Good Evening, Mr. Staden

Author : Phillip English

Deep in the centre of the replanted and repopulated Amazon jungle, it was nearing midnight. Chieftan Sral Kunk was completing the final adjustments to his tribal attire, making sure that each bloody line he had painted on his body was curved just so, lest he face the wrath of the monkey God, Jabarr. The bones of his victims bounced against each other in a wave of clicks that rushed forth whenever he adjusted a leg, or waved his arms at a servant. He was a fearsome sight, made even more fearsome by the realisation that each bone that adorned him was a result of his impressive history of violence.
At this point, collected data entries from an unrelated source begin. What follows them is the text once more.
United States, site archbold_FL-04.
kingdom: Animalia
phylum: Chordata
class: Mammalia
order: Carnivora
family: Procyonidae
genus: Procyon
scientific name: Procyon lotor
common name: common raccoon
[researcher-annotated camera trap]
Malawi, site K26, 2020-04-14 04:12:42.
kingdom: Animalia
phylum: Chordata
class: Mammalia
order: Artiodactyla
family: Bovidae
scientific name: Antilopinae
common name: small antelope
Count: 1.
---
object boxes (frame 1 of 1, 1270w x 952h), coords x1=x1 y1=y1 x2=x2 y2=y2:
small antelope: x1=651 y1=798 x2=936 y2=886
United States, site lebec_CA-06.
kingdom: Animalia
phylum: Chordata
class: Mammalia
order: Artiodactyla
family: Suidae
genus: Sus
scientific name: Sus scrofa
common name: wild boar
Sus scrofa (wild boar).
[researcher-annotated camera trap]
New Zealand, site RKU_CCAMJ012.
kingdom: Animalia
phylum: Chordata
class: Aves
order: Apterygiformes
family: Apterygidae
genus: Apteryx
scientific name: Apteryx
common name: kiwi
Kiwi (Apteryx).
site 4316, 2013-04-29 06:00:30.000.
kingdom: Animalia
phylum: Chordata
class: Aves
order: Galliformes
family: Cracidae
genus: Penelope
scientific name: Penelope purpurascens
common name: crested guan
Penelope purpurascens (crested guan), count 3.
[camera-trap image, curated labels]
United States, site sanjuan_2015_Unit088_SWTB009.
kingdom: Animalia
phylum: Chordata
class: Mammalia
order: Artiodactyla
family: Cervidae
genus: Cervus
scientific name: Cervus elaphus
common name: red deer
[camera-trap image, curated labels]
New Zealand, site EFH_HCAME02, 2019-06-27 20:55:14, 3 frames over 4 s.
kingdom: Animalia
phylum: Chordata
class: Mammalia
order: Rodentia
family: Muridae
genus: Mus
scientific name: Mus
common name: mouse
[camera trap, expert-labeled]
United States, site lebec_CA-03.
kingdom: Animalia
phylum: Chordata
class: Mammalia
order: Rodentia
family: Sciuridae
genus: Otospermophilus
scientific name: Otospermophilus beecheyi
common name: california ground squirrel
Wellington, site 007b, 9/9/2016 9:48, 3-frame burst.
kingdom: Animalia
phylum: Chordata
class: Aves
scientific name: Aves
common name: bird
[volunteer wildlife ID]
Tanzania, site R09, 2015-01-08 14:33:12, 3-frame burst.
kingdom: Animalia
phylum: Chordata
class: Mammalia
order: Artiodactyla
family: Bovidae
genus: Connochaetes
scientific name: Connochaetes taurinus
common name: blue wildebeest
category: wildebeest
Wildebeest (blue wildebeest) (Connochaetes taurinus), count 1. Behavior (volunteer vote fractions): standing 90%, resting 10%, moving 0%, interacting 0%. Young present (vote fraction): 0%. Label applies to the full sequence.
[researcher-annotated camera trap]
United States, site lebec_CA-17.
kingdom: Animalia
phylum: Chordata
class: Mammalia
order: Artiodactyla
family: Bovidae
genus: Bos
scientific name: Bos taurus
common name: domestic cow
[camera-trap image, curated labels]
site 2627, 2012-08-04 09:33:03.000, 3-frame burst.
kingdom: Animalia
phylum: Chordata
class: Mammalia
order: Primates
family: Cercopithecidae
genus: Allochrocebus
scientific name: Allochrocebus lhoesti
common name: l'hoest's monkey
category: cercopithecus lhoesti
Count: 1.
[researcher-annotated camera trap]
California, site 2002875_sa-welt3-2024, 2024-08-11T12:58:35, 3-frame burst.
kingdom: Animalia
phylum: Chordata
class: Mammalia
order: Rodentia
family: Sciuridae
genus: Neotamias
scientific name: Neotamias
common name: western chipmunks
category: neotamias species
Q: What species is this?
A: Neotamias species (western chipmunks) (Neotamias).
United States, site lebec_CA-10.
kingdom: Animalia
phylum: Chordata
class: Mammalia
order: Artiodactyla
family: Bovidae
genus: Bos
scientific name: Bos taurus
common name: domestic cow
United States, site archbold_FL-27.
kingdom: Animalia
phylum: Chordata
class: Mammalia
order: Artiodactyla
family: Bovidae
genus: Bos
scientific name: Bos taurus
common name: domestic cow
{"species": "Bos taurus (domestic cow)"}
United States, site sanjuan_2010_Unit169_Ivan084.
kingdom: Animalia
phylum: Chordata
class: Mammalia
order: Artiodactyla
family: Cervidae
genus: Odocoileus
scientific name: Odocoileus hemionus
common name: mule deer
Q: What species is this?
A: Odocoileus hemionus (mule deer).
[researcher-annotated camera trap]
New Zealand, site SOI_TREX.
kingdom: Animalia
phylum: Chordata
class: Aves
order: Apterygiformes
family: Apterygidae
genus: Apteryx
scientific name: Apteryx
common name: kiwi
An attendant informed him that the time of the great sacrifice was at hand, so the chieftan made to walk out of his hut; shrunken skull bones clack-clacked around his neck, a cape of skin behind him, towed to the ground by hardened eyeballs. Before he did so, he ushered his servants out with a lazy command, and with a quick check out his woven-hair doorflap to make sure no-one was peeking, he ducked behind his throne of vertebrae. For a few minutes, a variety of strange beeping noises issued from where he squatted before, apparently satisfied, he clapped his hands together, stood up, and strode out to face his subjects. With a grand speech of the strength and viciousness of their tribe, he issued the command to his witch doctor to begin the ceremony.

Fires were lit, and a great cacophony rose from the tribe as they danced and prrayed in their violent, exhuberant way. Punch-ups were common during prayer, encouraged in fact, and spontaneous, energetic sex was carried out on the sweat-soaked mud, even as the flames licked the canopy far above. Finally, when all the whooping and hollering and grunting and yelling and screaming grew to its thunderous crescendo, the chieftan stood up, shook his femur mace above his head and cried out to the heavens the ancient words that had been passed onto him by his ancestors, and their ancestors before them.

The onboard voice-recognition software on the computer of the cloning chamber activated, and sent the message that another unit was required. Amongst the fire and blood, the front of the plastisteel casket steamed open, and a perfect, pale man emerged naked and frightened, searching around him for friends he had lost centuries earlier. The witch doctor’s spear was sharp; death, quick. Chieftan Sral Kunk sighed and leaned his head on his hands. It just isn’t the same these days, he thought.